Auch nach längerer Auszeit schreiben They Might Be Giants schöne Songs. Wo sie mit dieser Platte hin wollen, bleibt allerdings rätselhaft.

Lange war es still um John Flansburgh und John Linnell, und allein schon ihre Rückkehr ist an sich Anlass zur Freude. Endlich wieder einmal ihre wunderbar verquasten Vorstellungen von schrillem Pop in der Zwangsjacke, endlich wieder ihre spezielle Form von Unberechenbarkeit und diese griffigen Melodien zum Mitschwofen. Was das angeht, enttäuscht "Mink Car" ganz und gar nicht - es wird zweistimmig geschmettert, herzallerliebst gesungen und auch instrumental mächtig Druck gemacht. Doch was bei ihnen früher zur Einmaligkeit gereichte - diese große Kunst, jeden Song völlig anders und doch zu hundert Prozent nach ihnen klingen zu lassen - hinterlässt diesmal einige Fragezeichen.
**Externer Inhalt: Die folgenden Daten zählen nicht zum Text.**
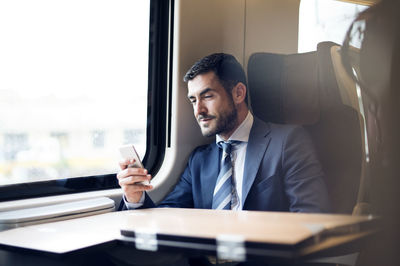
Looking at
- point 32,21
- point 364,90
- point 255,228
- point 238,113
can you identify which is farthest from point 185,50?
point 255,228

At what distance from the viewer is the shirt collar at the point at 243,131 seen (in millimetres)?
1476

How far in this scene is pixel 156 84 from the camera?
1.95 metres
Musste man sich beispielsweise unbedingt in Richtung Funpunk der Marke Blink 182 öffnen, wie in "Boss Of Me" geschehen? Oder sich - man höre nur "Man, It’s So Loud In Here" - an schleimigem Eurodance-Pop versuchen, den selbst OMD nicht ekliger hingekriegt hätten? Oder Bob Geldof’sche Folkweisen ausprobieren, wie bei dem programmatischen Titel "Drink!"? Nein, das hätte nicht wirklich sein müssen. So sind They Might Be Giants anno 2002 nur dann wirklich gut, wenn sie klingen wie vor zehn Jahren, als sie zum Außergewöhnlichsten zählten, was Popmusik damals zu bieten hatte. Und das ist leider bei gerade mal der Hälfte der Songs der Fall.